**WHAT THIS TASK INVOLVES**
Give all the lines below again, exactly, with no pictures.

**INPUT DATA**
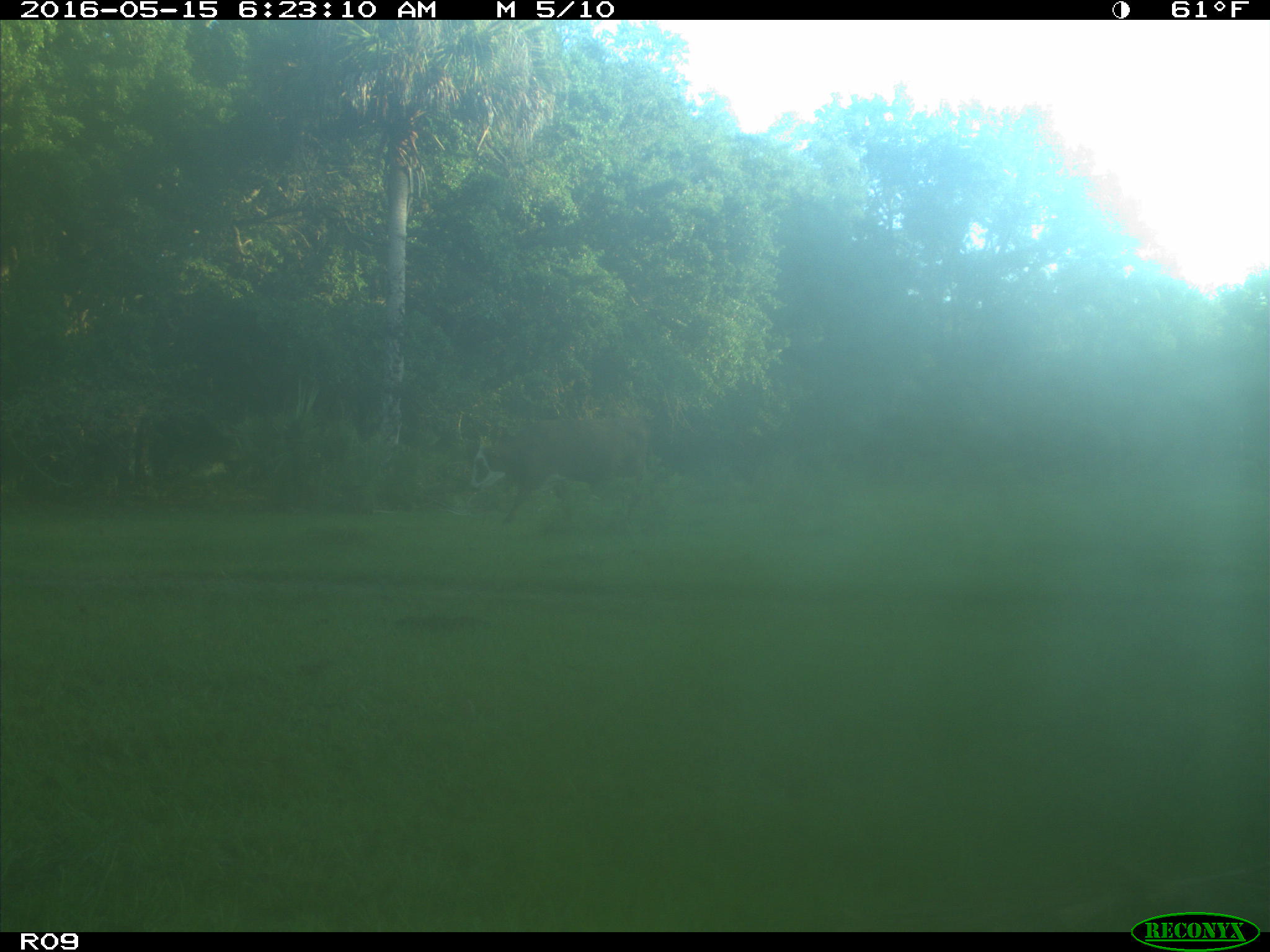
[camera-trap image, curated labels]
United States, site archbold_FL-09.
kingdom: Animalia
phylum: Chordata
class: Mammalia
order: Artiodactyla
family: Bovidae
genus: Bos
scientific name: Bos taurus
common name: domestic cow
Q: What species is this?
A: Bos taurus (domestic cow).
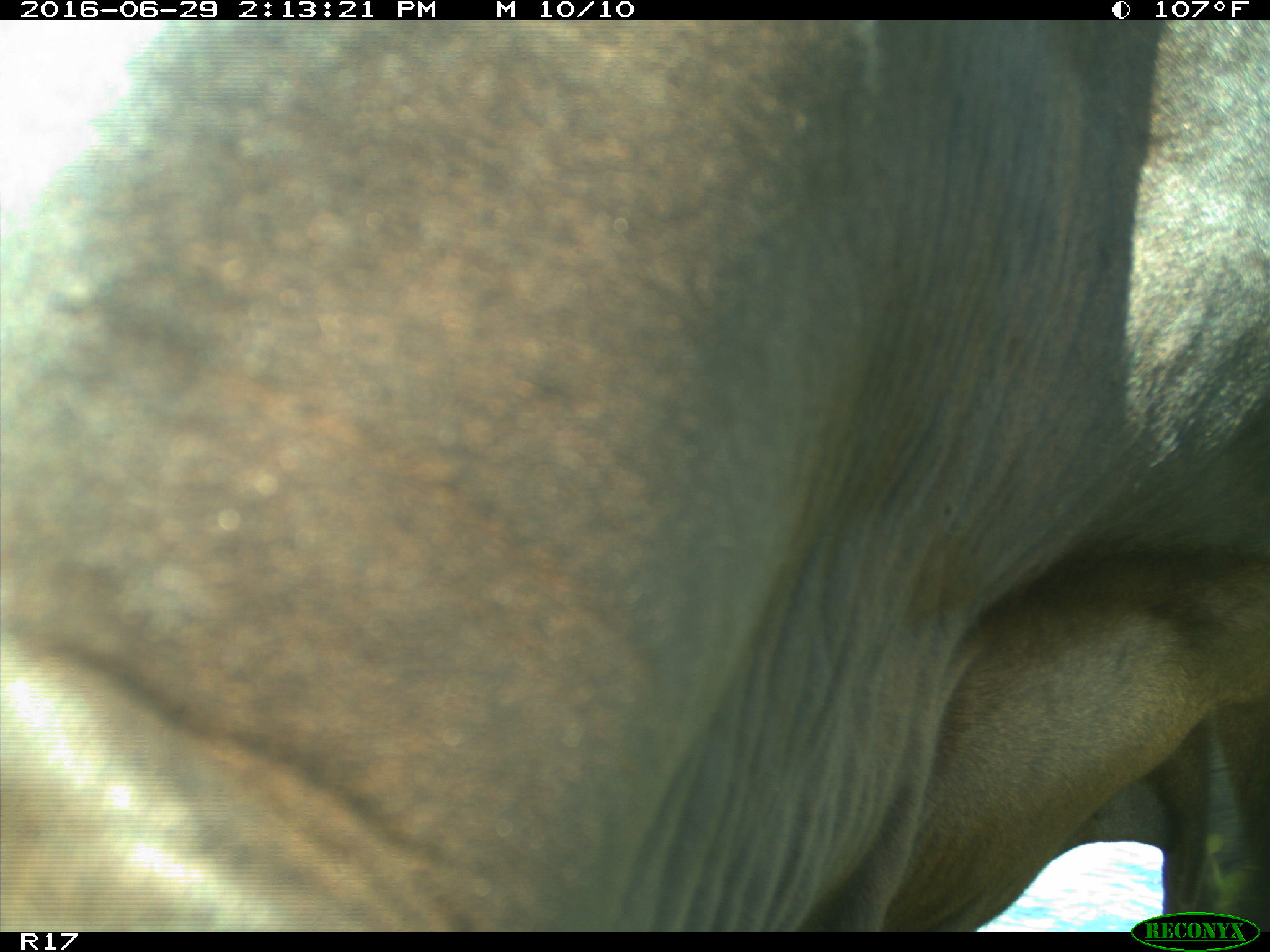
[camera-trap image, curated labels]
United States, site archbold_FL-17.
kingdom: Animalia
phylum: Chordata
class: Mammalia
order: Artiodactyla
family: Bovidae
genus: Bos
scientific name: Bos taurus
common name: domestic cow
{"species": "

**RESULT OF THE EXERCISE**
[camera-trap image, curated labels]
United States, site archbold_FL-09.
kingdom: Animalia
phylum: Chordata
class: Mammalia
order: Artiodactyla
family: Bovidae
genus: Bos
scientific name: Bos taurus
common name: domestic cow
Q: What species is this?
A: Bos taurus (domestic cow).
[camera-trap image, curated labels]
United States, site archbold_FL-17.
kingdom: Animalia
phylum: Chordata
class: Mammalia
order: Artiodactyla
family: Bovidae
genus: Bos
scientific name: Bos taurus
common name: domestic cow
{"species": "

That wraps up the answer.